The 1980s were a great time for non-musicians to find major success in the music industry. Bruce Willis got in on the action with his cover of The Staples Singers’ ‘Respect Yourself’ in 1987, while Don Johnson was belting out the awesomely cheesy track ‘Heartbeat’ the year before. Both of those songs topped out at number five on the Billboard Hot 100, but when it came to actors landing hit songs, nobody got closer to the top than Eddie Murphy.
In 1985, Eddie Murphy was young, rich, and beloved. As the most exciting comedian since Richard Pryor, Murphy had dominated every form of media, from his unmatched television success on Saturday Night Live to his wildly popular standup tours to classic films like Beverly Hills Cop and Trading Places. After the former became the highest-grossing film of 1984, it seemed like Murphy couldn’t soar any higher — and then Pryor allegedly bet him $100,000 that he couldn’t sing.
Murphy had plenty of singing imitations in his back pocket, from the guttural squeals of James Brown to the funky soul of Stevie Wonder, but what did his own singing voice sound like? It turned out to be a high tenor not terribly unlike his Michael Jackson impression. Murphy wasn’t a traditional musician, but he had an ace up his sleeve to prove Pryor wrong: ‘Super Freak’ singer Rick James.
With James as his songwriter and producer, Murphy stepped into the studio to record the funk-pop track ‘Party All the Time’. With the help of Toto keyboardist Steve Porcaro, James crafted an indelible earworm that was just easy enough for Murphy to sing and catchy enough to become a legitimate chart hit. Knowing he was going to come out on top, Murphy included a message to Pryor in the liner notes to the song’s parent album How Could It Be: “To Richard Pryor, my idol, with whom I have a $100,000 bet. No, motherfucker, I didn’t forget”.

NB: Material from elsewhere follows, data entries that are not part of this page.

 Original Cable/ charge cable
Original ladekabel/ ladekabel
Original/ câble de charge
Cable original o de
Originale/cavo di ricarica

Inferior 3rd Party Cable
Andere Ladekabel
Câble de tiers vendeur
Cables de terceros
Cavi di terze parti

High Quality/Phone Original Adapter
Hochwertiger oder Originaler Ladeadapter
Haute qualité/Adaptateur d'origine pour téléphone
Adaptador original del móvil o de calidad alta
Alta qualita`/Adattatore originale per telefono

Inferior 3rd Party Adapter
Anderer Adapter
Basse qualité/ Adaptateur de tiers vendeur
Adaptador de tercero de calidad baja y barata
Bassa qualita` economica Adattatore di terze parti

Pryor was going to have to pay up, because ‘Party All the Time’ quickly began rising up the charts in the fall of 1985. By Christmas of that year, Murphy had risen all the way up to number two on the Billboard Hot 100, with ‘Party All the Time’ only being kept from number one by Lionel Richie’s ‘Say You, Say Me’. The song’s video was getting MTV airplay, the track was getting spins on pop radio stations, and Murphy was now dominant in yet another area of the entertainment world.
By the end of the 1980s, both Murphy’s acting career and singing career began to slow down. Murphy released his follow-up album So Happy in 1989, with a more funk-centred focus thanks to producer Nile Rodgers. There was no ‘Party All the Time’-esque hit on So Happy, and the album failed to make a major dent on the charts. One more LP followed, 1993’s Love’s Alright, but by then Murphy’s singing career was largely finished.
Murphy put out a reggae single, ‘Red Light’, back in 2013 and was allegedly working on a new studio album with Snoop Dogg. No additional songs or updates have dropped in the decade since, but Murphy can always rest his musical legacy on ‘Party All the Time’, a silly bet between comedians that almost became a number one single.